▶ **EXERCISE DETAILS**:
Copy out every line of the listing below word for word, leaving out the pictures.
☆ ☆ ☆
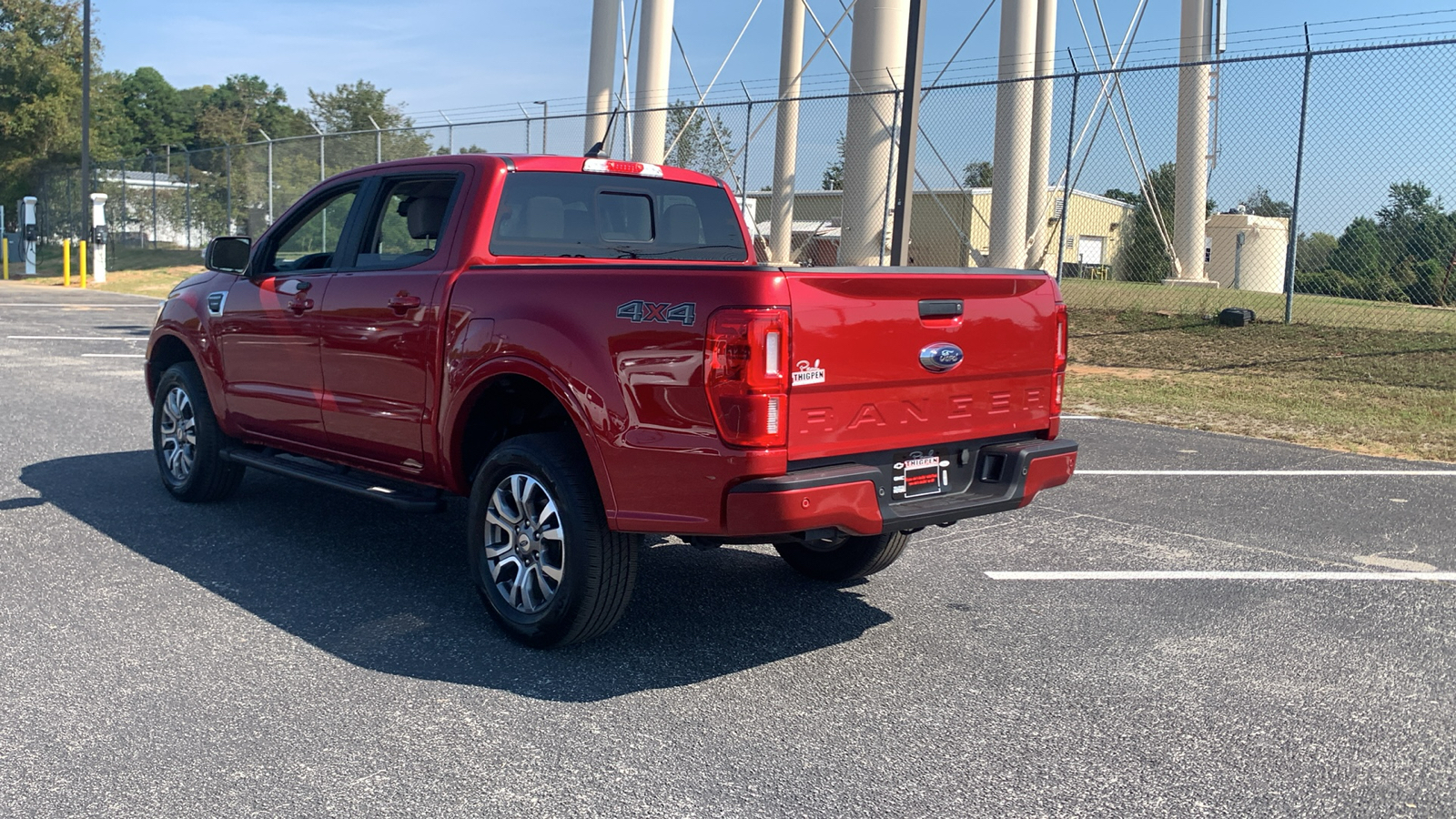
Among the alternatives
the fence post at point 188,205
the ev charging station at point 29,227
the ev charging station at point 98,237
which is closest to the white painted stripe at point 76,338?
☆ ☆ ☆
▶ **WRITTEN RESPONSE**:
Among the alternatives
the fence post at point 188,205
the ev charging station at point 29,227
the ev charging station at point 98,237
which is closest to the white painted stripe at point 76,338?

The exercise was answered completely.